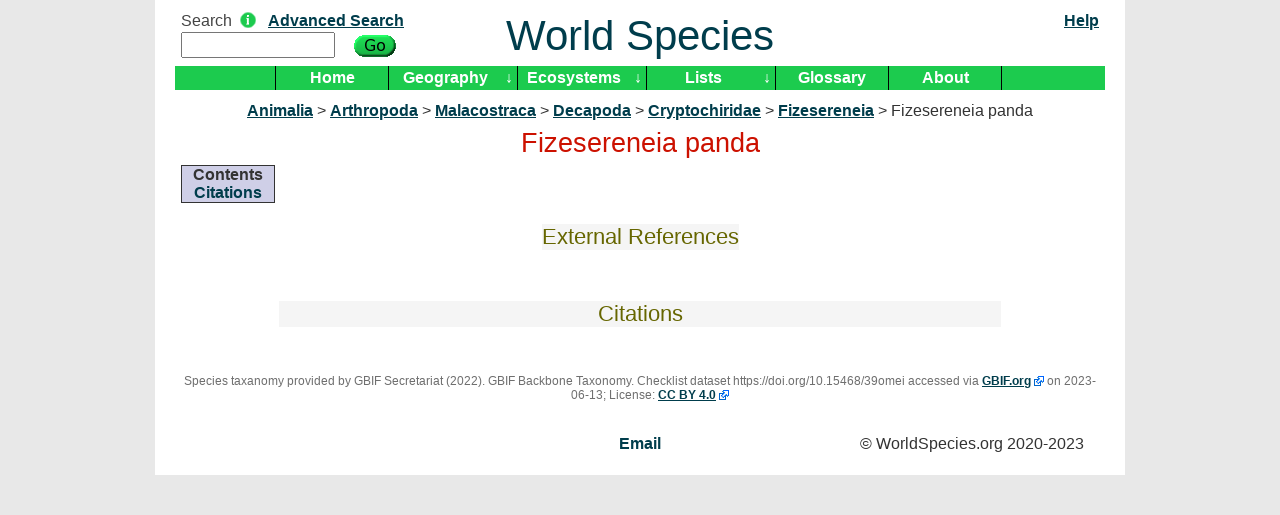

--- FILE ---
content_type: text/html; charset=UTF-8
request_url: https://worldspecies.org/ntaxa/3151993
body_size: 2483
content:
<!DOCTYPE html PUBLIC "-//W3C//DTD XHTML 1.0 Transitional//EN" "http://www.w3.org/TR/xhtml1/DTD/xhtml1-transitional.dtd">
<html xmlns="http://www.w3.org/1999/xhtml">
<head>
    <meta charset="utf-8"/>    <title>World Species : Fizesereneia panda</title>
    <link href="/favicon.ico" type="image/x-icon" rel="icon"/><link href="/favicon.ico" type="image/x-icon" rel="shortcut icon"/>	<meta name="description" content="Fizesereneia panda"/><meta name="keywords" content="Species"/>    <link rel="stylesheet" href="/css/cake.generic.css"/>    <script src="/js/prototype.js"></script>
            </head>
<body>
   <div id="container">		<div id="header">
            <table width="100%"><tr>
            <td width="33%"><form method="post" accept-charset="utf-8" id="SearchForm" onsubmit="this.action = &quot;/taxas/search/&quot; + this[&quot;Search[term]&quot;].value" action="/taxas/search"><div style="display:none;"><input type="hidden" name="_method" value="POST"/></div><div class="input text"><label for="search-term">Search</label><img src="/img/info.png" border="0" title="Enter a common or scientific species name, ecoregion, protected area, country" alt=""/>&nbsp;&nbsp;&nbsp;<span style="vertical-align: top;"><a href="/indices/advanced">Advanced Search</a></span><br /><input type="text" name="Search[term]" size="15" accesskey="4" id="search-term"/></div><div class="submit"><input type="image" src="/img/go.png"/></div></form></td>
            <td width="*" style="text-align:center"><a href="/" accesskey="1" style="text-decoration: none; font-size: 42px; font-weight: normal;">World Species</a>            </td>
            <td width="33%"><div align='right'>
               <a href="/pages/help">Help</a>            </div></td>
            </tr></table>
            <center>
            <div id="mainmenu"><ul id="nav"><li style='border-right: 1px solid #000;border-left: 1px solid #000;'><a href="/">Home</a></li><li title="Display species by geographic area" style=''><a href="/geographics/menu">Geography</a></li><li class="downarrow" style="border-right: 1px solid #000;">&darr;<ul><li><a href="/azesites"><span class="ultooltip" title="Alliance for Zero Extinction">AZE</span> Sites</a></li><li><a href="/hotspots">Biodiversity Hotspots</a></li><li><a href="/geographics/climatemap">Climate Data</a></li><li><a href="/ecoregions">Ecoregions</a></li><li><a href="/vegclasses">Habitat Vegetation Classification</a></li><li><a href="/birdareas">Important Bird Areas</a></li><li><a href="/irreplacables">Irreplacable Areas</a></li><li><a href="/geographics/landusemap">Land Use</a></li><li><a href="/protectareas">Protected Areas</a></li></ul></li><li title="Display species by ecosystem" style=''><a href="/ecosystems">Ecosystems</a></li><li class="downarrow" style="border-right: 1px solid #000;">&darr;<ul><li><a href="/ecosystems/display/4">African Grasslands</a></li><li><a href="/ecosystems/display/7">Alaska Forest</a></li><li><a href="/ecosystems/display/6">Alaska Tundra</a></li><li><a href="/ecosystems/display/3">Antarctica</a></li><li><a href="/ecosystems/display/5">Australian Grasslands</a></li><li><a href="/ecosystems/display/10"><span class="ultooltip" title="Belgium">Commanster</span></a></li><li><a href="/ecosystems/display/2">Coral Reef</a></li><li><a href="/ecosystems/display/8">Lake Michigan</a></li><li><a href="/ecosystems/display/11">Namib Desert</a></li><li><a href="/ecosystems/display/1">Northern Virginia</a></li><li><a href="/ecosystems/display/9">Rain Forest</a></li><li><a href="/ecosystems">More ...</a></li></ul></li><li title="Display species by topic" style=''><a href="/pages/lists">Lists</a></li><li class="downarrow" style="border-right: 1px solid #000;">&darr;<ul><li><a href="/webcams/wall">Animal Cams</a></li><li><a href="/audios">Animal Sounds</a></li><li><a href="/indices/cannibals">Cannibals</a></li><li><a href="/indices">Common Species</a></li><li><a href="/edges"><span class="ultooltip" title="Uniqueness &amp; Vulnerability">EDGE Analysis</span></a></li><li><a href="/emblems">Emblems</a></li><li><a href="/endangereds">Endangered Species</a></li><li><a href="/invasives">Invasive Species</a></li><li><a href="/indices/raptors">Raptor Priority</a></li><li><a href="/pages/top100">Top 100 Endangered Species</a></li></ul></li><li style='border-right: 1px solid #000;'><a href="/pages/glossary">Glossary</a></li><li style='border-right: 1px solid #000;'><a href="/pages/about">About</a></li></ul>            </div></center>
		</div>
		<div id="content"><center><table class="tabnoborder"><tr><td>

                        <div class="container clearfix">
                <div itemscope="1" itemtype="http://rs.tdwg.org/dwc/terms/Taxon"><meta itemprop='kingdom' content='Animalia' /><a href="/ntaxa/109518" title="Kingdom (animals)">Animalia</a> &gt; <meta itemprop='phylum' content='Arthropoda' /><a href="/ntaxa/110076" title="Phylum (crustaceans, insects, spiders, and relatives)">Arthropoda</a> &gt; <meta itemprop='class' content='Malacostraca' /><a href="/ntaxa/116919" title="Class (crabs, krill, pill bugs, shrimp, and relatives)">Malacostraca</a> &gt; <meta itemprop='order' content='Decapoda' /><a href="/ntaxa/117174" title="Order (crabs, shrimp, and relatives)">Decapoda</a> &gt; <meta itemprop='family' content='Cryptochiridae' /><a href="/ntaxa/3545700" title="Family">Cryptochiridae</a> &gt; <meta itemprop='genus' content='Fizesereneia' /><a href="/ntaxa/2540177" title="Genus">Fizesereneia</a> &gt; <meta itemprop='species' content='Fizesereneia panda' /><meta itemprop='taxonRank' content='species' /><span itemprop='scientificName' title='Species'>Fizesereneia panda</span><h2>Fizesereneia panda</h2><div id="toc"><center><b>Contents</b></center><ul><li><a href="/ntaxa/3151993#citation" onclick="if (window.toggleExpander) toggleExpander('citation'); return true">Citations</a></li></ul></div><center><table class="tabnoborder"><tr><td><div class="alignleft"><center><table class="tabnoborder" width="100%"><tr><td><h3 id="external_references">External References</h3></td></tr></table></center></div></td></tr></table></center><a name="citation"></a><center><table class='tabnoborder' width='80%'><tr><td><h3>Citations</h3></td></tr></table></center><center><table class='tabnoborder'><tr><td><div class='alignleft'><div class="citation"></div><div class="citation"></div></div></td></tr></table></center><div class="citation">Species taxanomy provided by GBIF Secretariat (2022). GBIF Backbone Taxonomy. Checklist dataset https://doi.org/10.15468/39omei accessed via <a href="https://gbif.org" class="external">GBIF.org</a> on 2023-06-13; License: <a href="https://creativecommons.org/licenses/by/4.0/" class="external">CC BY 4.0</a></div></div>            </div>

		</td></tr></table></center></div>
		<div id="footer">
            <table width="100%"><tr>
            <td width="30%" align="left">&nbsp;
            </td>
            <td width="*">
               <a accesskey="9" style="text-decoration: none" href="mailto:species@brucemyers.com">Email</a>
            </td>
            <td width="30%">
              &copy; WorldSpecies.org 2020-2023
            </td>
            </tr></table>

		</div>
	</div>
</body>
</html>
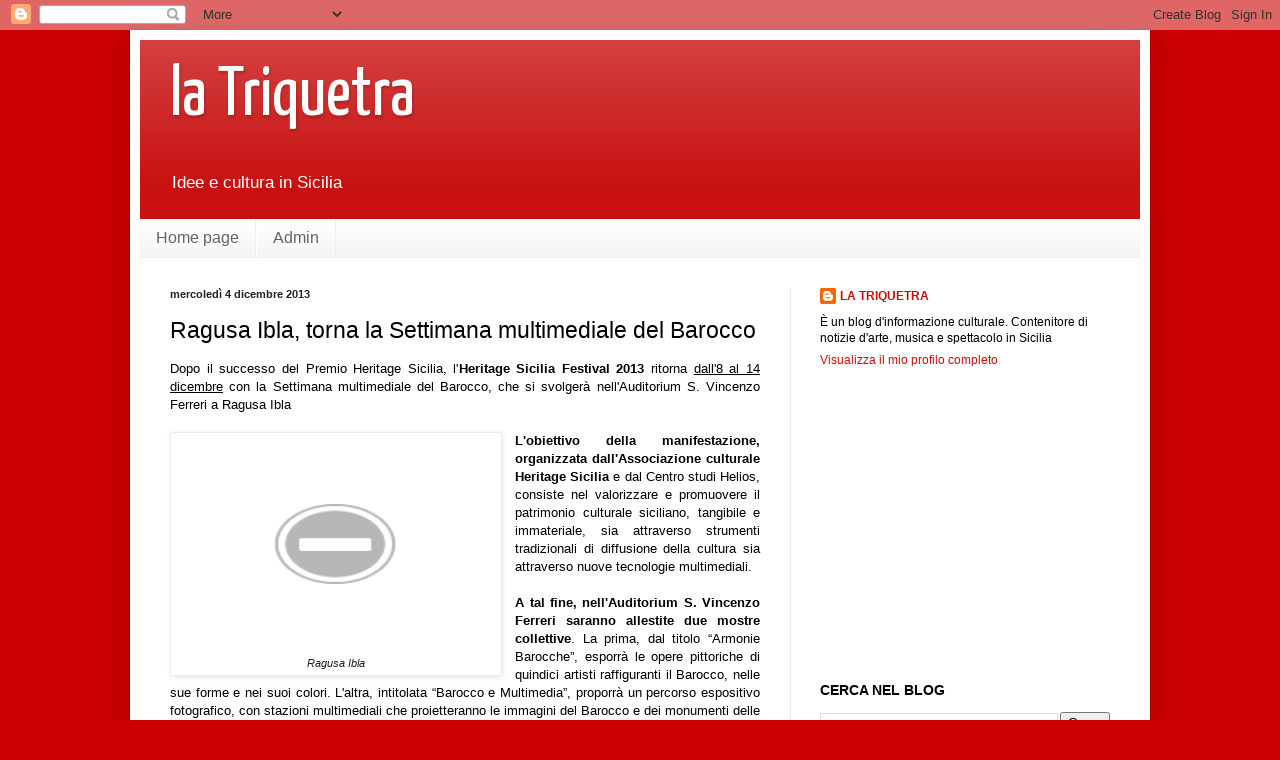

--- FILE ---
content_type: text/html; charset=UTF-8
request_url: https://latriquetra.blogspot.com/b/stats?style=BLACK_TRANSPARENT&timeRange=ALL_TIME&token=APq4FmDsOXyqQge6y3E6uGJSCHCMA6c2_-9eXeGwsfDv5RxQYJdfdEzMt6P5hrdJjFZ395qc4rpqwb4WwUETxWWA67pcE47Onw
body_size: -25
content:
{"total":371501,"sparklineOptions":{"backgroundColor":{"fillOpacity":0.1,"fill":"#000000"},"series":[{"areaOpacity":0.3,"color":"#202020"}]},"sparklineData":[[0,32],[1,34],[2,16],[3,13],[4,13],[5,11],[6,14],[7,14],[8,26],[9,16],[10,16],[11,18],[12,16],[13,16],[14,12],[15,9],[16,2],[17,4],[18,4],[19,0],[20,98],[21,20],[22,2],[23,2],[24,2],[25,9],[26,17],[27,9],[28,8],[29,1]],"nextTickMs":3600000}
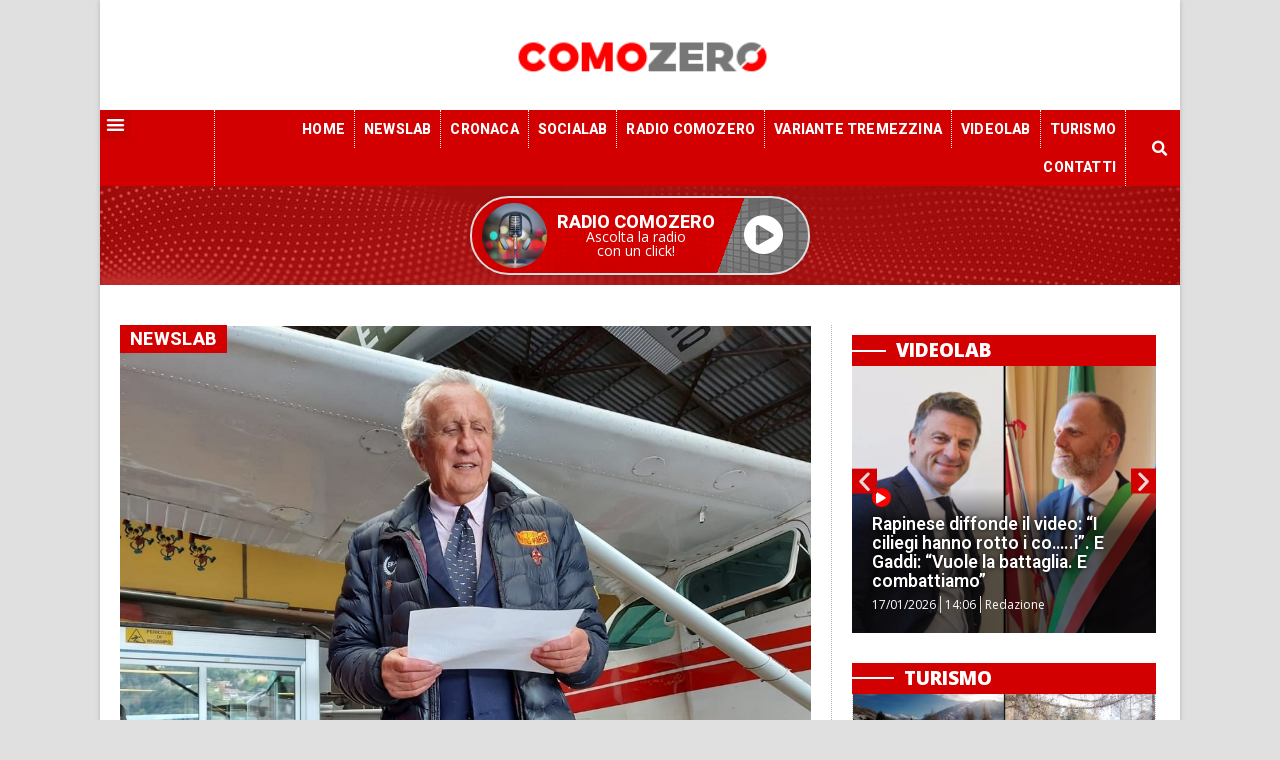

--- FILE ---
content_type: text/css
request_url: https://comozero.it/wp-content/uploads/elementor/css/post-80772.css?ver=1738870488
body_size: 526
content:
.elementor-80772 .elementor-element.elementor-element-4ee1e00 > .elementor-container{max-width:400px;}.elementor-80772 .elementor-element.elementor-element-2df5888 > .elementor-widget-wrap > .elementor-widget:not(.elementor-widget__width-auto):not(.elementor-widget__width-initial):not(:last-child):not(.elementor-absolute){margin-bottom:0px;}.elementor-80772 .elementor-element.elementor-element-2df5888 > .elementor-element-populated{padding:0px 0px 0px 0px;}.elementor-80772 .elementor-element.elementor-element-f2312e2 > .elementor-widget-container{margin:0px 0px 0px 0px;padding:0px 0px 0px 0px;}.elementor-80772 .elementor-element.elementor-element-83244a6{--divider-border-style:solid;--divider-color:#FFFFFF;--divider-border-width:2px;}.elementor-80772 .elementor-element.elementor-element-83244a6 .elementor-divider-separator{width:140px;margin:0 auto;margin-left:0;}.elementor-80772 .elementor-element.elementor-element-83244a6 .elementor-divider{text-align:left;padding-top:6px;padding-bottom:6px;}.elementor-80772 .elementor-element.elementor-element-83244a6 .elementor-divider__text{color:#FFFFFF;font-family:"Open Sans", Sans-serif;font-size:19px;font-weight:800;text-transform:uppercase;}.elementor-80772 .elementor-element.elementor-element-83244a6 > .elementor-widget-container{margin:10px 0px 0px 0px;padding:0px 0px 0px 0px;background-color:#D20000;}.elementor-80772 .elementor-element.elementor-element-ff264d8{--e-posts-slides-to-show:1;--grid-column-gap:30px;--grid-row-gap:13px;}.elementor-80772 .elementor-element.elementor-element-ff264d8 .swiper-container{width:calc(100% - 0px);position:static;}.elementor-80772 .elementor-element.elementor-element-ff264d8 .elementor-swiper-button.elementor-swiper-button-prev{left:0px;}.elementor-80772 .elementor-element.elementor-element-ff264d8 .elementor-swiper-button.elementor-swiper-button-next{right:0px;}.elementor-80772 .elementor-element.elementor-element-ff264d8 .elementor-swiper-button.elementor-swiper-button-prev, .elementor-80772 .elementor-element.elementor-element-ff264d8 .elementor-swiper-button.elementor-swiper-button-next{background-color:var( --e-global-color-190026e8 );}.elementor-80772 .elementor-element.elementor-element-ff264d8 .elementor-swiper-button.elementor-swiper-button-prev:hover, .elementor-80772 .elementor-element.elementor-element-ff264d8 .elementor-swiper-button.elementor-swiper-button-next:hover{color:var( --e-global-color-14cf24b );background-color:var( --e-global-color-5bbc7a6 );}.elementor-80772 .elementor-element.elementor-element-ff264d8 > .elementor-widget-container{margin:0px 0px 0px 0px;padding:0px 0px 20px 0px;}.elementor-80772 .elementor-element.elementor-element-04299a3 > .elementor-widget-container{margin:0px 0px 0px 0px;padding:0px 0px 0px 0px;}.elementor-80772 .elementor-element.elementor-element-51df4b6{--divider-border-style:solid;--divider-color:#FFFFFF;--divider-border-width:2px;}.elementor-80772 .elementor-element.elementor-element-51df4b6 .elementor-divider-separator{width:140px;margin:0 auto;margin-left:0;}.elementor-80772 .elementor-element.elementor-element-51df4b6 .elementor-divider{text-align:left;padding-top:6px;padding-bottom:6px;}.elementor-80772 .elementor-element.elementor-element-51df4b6 .elementor-divider__text{color:#FFFFFF;font-family:"Open Sans", Sans-serif;font-size:19px;font-weight:800;text-transform:uppercase;}.elementor-80772 .elementor-element.elementor-element-51df4b6 > .elementor-widget-container{margin:10px 0px 0px 0px;padding:0px 0px 0px 0px;background-color:#D20000;}.elementor-80772 .elementor-element.elementor-element-3dd5caf{--e-posts-slides-to-show:1;--grid-column-gap:30px;--grid-row-gap:13px;}.elementor-80772 .elementor-element.elementor-element-3dd5caf .swiper-container{width:calc(100% - 0px);position:static;}.elementor-80772 .elementor-element.elementor-element-3dd5caf .elementor-swiper-button.elementor-swiper-button-prev{left:0px;}.elementor-80772 .elementor-element.elementor-element-3dd5caf .elementor-swiper-button.elementor-swiper-button-next{right:0px;}.elementor-80772 .elementor-element.elementor-element-3dd5caf .elementor-swiper-button.elementor-swiper-button-prev, .elementor-80772 .elementor-element.elementor-element-3dd5caf .elementor-swiper-button.elementor-swiper-button-next{background-color:var( --e-global-color-190026e8 );}.elementor-80772 .elementor-element.elementor-element-3dd5caf .elementor-swiper-button.elementor-swiper-button-prev:hover, .elementor-80772 .elementor-element.elementor-element-3dd5caf .elementor-swiper-button.elementor-swiper-button-next:hover{color:#FFFFFF;background-color:var( --e-global-color-5bbc7a6 );}.elementor-80772 .elementor-element.elementor-element-3dd5caf > .elementor-widget-container{margin:0px 0px 20px 0px;padding:0px 0px 20px 0px;border-style:dotted;border-width:0px 01px 01px 01px;border-color:#00000033;}.elementor-80772 .elementor-element.elementor-element-471cb55 > .elementor-widget-container{margin:0px 0px 0px 0px;}.elementor-80772 .elementor-element.elementor-element-fe5c28c > .elementor-widget-container{padding:10px 0px 0px 0px;}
========
**Task directions**
Exactly how many lines of the listing hold the word "html"? State only the number.

**Answer to this problem**
5